---- EXTRACT PROVIDED

Epstein Unredactor — Architecture Overview

A Django web application that analyzes scanned PDF documents to detect black redaction bars, measures their pixel widths, and helps users identify which names could fit under each redaction by matching text widths. The project uses a multi-app "Plugin" architecture to isolate different features.

Technology Stack

Layer	Technology	Purpose
Web framework	Django 6.0	URL routing, template rendering, API views
PDF parsing	PyMuPDF (fitz)	Extract embedded images and text spans from PDFs
Image analysis	OpenCV + NumPy	Detect black rectangular redaction boxes in page images
Text shaping	uHarfBuzz (+ Pillow fallback)	Measure precise pixel widths of candidate names accounting for kerning and ligatures
Mask generation	Pillow + NumPy	Create grayscale mask PNGs marking redacted regions
Frontend rendering	Vanilla JS, Fabric.js, WebGL	PDF page display, text overlays, GPU-accelerated mask tinting
Production server	Gunicorn + Nginx	WSGI app server behind a reverse proxy with SSL

Directory Structure

EpsteinTool/
├── manage.py                       # Django entry point
├── requirements.txt                # Python dependencies
├── setup.sh                        # Production server setup (Linux)

--------

• **TASK DETAILS**:
Continue the architecture overview of the redaction-analysis web app, starting right after its last line.

---- ENTRIES SUPPLIED

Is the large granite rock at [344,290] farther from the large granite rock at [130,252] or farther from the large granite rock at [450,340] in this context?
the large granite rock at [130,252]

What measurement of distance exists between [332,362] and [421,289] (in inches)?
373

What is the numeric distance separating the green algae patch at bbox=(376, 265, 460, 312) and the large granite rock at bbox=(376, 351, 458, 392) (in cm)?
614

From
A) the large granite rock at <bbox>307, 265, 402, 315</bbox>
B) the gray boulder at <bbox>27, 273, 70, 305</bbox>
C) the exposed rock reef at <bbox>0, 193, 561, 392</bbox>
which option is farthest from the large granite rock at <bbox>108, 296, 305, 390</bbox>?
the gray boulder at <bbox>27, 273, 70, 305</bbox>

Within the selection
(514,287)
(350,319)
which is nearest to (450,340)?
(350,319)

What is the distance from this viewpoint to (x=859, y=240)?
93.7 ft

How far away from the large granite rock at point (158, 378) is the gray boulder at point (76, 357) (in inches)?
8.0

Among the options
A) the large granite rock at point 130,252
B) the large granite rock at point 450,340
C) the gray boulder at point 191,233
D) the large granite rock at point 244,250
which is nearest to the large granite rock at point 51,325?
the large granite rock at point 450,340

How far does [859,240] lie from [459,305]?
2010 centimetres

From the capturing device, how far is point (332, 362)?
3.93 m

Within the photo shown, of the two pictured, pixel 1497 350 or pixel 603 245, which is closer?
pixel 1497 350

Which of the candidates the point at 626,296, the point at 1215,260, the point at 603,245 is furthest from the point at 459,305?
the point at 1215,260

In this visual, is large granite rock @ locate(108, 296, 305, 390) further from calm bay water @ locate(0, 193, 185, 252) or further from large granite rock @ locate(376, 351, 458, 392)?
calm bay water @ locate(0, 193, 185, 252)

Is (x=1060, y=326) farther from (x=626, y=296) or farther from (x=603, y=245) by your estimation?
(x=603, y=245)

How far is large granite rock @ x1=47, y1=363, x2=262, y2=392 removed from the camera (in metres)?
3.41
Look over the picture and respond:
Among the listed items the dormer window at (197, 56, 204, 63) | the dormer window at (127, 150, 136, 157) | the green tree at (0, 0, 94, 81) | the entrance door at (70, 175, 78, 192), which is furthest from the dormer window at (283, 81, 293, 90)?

--------
---- ENTRIES SUPPLIED

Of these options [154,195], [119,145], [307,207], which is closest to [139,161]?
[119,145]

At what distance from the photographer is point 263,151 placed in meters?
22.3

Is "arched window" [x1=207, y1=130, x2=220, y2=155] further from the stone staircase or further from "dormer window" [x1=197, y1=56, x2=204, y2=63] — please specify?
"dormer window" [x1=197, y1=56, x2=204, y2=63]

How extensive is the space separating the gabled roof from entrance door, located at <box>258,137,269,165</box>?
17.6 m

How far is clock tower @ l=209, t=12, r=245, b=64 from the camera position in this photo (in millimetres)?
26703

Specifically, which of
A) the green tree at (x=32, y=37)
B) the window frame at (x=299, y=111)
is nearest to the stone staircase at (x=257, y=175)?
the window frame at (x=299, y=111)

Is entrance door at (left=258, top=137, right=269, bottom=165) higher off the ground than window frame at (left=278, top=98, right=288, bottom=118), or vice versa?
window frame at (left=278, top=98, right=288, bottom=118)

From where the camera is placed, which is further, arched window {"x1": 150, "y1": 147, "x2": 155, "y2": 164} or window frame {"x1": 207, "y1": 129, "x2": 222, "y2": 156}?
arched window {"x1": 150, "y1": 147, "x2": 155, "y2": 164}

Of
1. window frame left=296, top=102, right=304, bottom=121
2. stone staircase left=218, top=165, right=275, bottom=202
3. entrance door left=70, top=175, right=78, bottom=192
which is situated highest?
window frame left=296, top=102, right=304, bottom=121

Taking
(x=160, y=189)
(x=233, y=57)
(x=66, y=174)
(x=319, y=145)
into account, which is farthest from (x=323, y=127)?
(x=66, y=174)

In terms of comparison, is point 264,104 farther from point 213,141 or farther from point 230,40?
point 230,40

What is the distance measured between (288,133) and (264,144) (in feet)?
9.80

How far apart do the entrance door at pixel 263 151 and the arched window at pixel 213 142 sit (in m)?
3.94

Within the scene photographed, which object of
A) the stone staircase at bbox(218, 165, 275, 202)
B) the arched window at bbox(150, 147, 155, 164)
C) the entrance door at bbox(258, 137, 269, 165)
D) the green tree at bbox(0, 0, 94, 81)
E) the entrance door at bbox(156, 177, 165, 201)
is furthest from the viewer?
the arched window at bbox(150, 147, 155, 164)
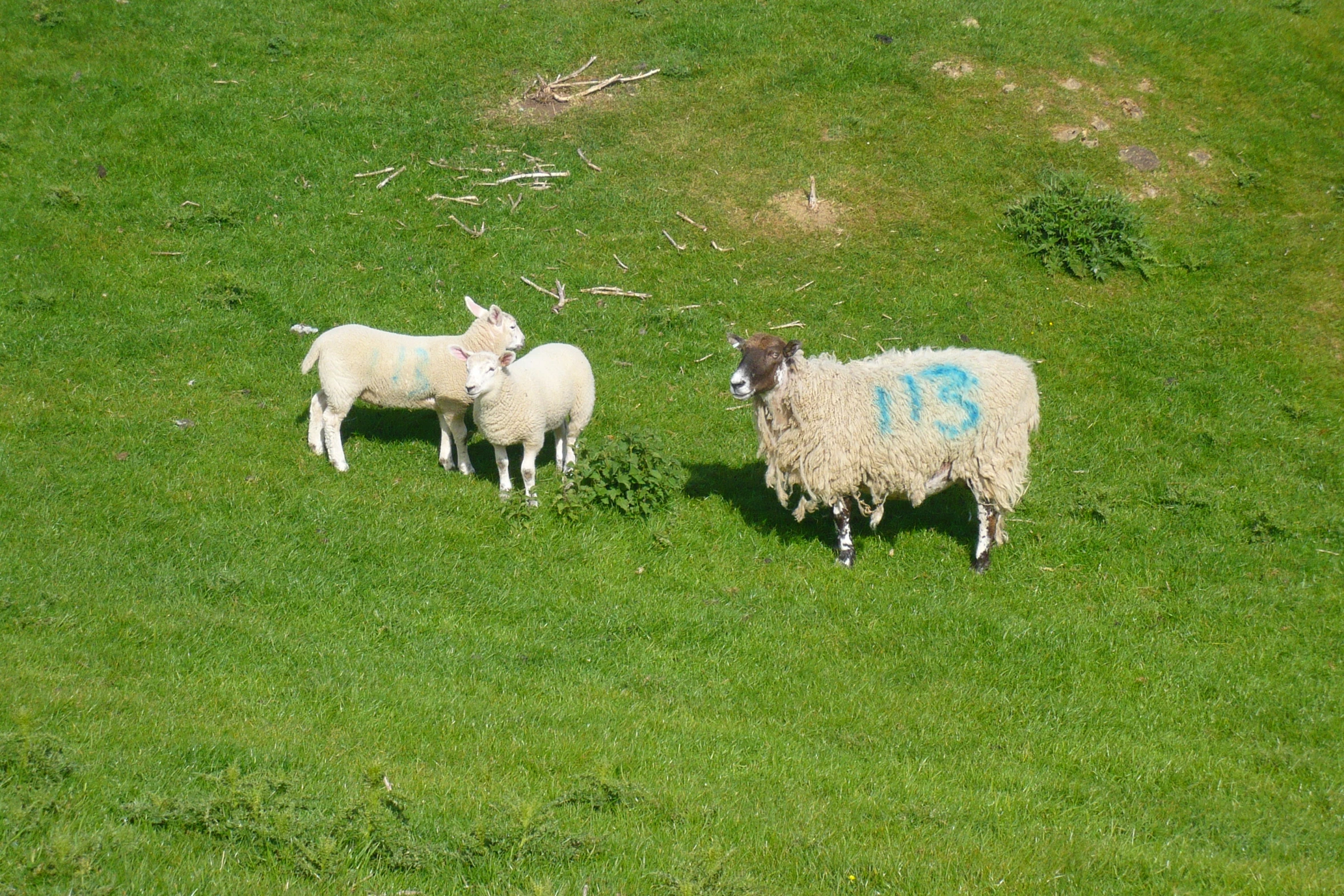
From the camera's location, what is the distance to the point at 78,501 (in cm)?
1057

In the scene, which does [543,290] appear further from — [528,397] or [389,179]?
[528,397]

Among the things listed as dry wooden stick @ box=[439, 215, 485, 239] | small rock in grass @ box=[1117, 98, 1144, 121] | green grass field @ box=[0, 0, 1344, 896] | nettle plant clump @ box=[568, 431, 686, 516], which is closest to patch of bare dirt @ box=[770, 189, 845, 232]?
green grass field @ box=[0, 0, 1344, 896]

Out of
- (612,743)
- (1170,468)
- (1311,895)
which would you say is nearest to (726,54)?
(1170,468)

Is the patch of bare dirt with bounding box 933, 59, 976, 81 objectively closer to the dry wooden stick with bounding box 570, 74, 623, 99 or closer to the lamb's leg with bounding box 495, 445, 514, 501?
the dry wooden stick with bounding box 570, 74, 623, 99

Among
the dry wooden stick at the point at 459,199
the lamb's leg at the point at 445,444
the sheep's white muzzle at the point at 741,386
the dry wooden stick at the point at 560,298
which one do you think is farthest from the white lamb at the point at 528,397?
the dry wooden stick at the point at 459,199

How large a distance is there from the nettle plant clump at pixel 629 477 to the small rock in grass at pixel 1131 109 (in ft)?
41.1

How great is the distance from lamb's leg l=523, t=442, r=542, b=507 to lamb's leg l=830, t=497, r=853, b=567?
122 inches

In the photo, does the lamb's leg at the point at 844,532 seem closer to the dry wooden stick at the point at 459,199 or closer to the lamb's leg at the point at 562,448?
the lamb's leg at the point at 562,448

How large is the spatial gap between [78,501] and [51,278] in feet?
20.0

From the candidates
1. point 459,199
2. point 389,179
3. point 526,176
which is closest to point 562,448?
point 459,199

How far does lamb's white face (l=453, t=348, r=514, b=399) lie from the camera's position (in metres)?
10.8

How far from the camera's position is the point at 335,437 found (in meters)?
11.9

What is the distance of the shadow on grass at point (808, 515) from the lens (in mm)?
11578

--------

• **WRITTEN RESPONSE**:
├── run_app.sh / run_app.bat        # Local dev launchers
│
├── epstein_project/                # Django project config
│   ├── settings.py                 # INSTALLED_APPS (registers the 3 apps below)
│   ├── urls.py                     # Root URL conf
│   ├── wsgi.py / asgi.py
│
├── guesser_core/                   # Core App (Base Viewer & Redaction Processing)
│   ├── views.py                    # Root /, /analyze-pdf
│   ├── urls.py                     
│   ├── logic/                      
│   │   ├── BoxDetector.py          # Row-scan black box detection
│   │   ├── SurroundingWordWidth.py # Refine box edges using nearby text positions
│   │   └── ProcessRedactions.py    # Orchestrator: PDF → boxes → refined redactions
│   ├── templates/                  # Base index.html (dynamic hooks for plugins)
│   └── static/guesser_core/        # Base UI JS (pdf-viewer.js, app.js, api.js)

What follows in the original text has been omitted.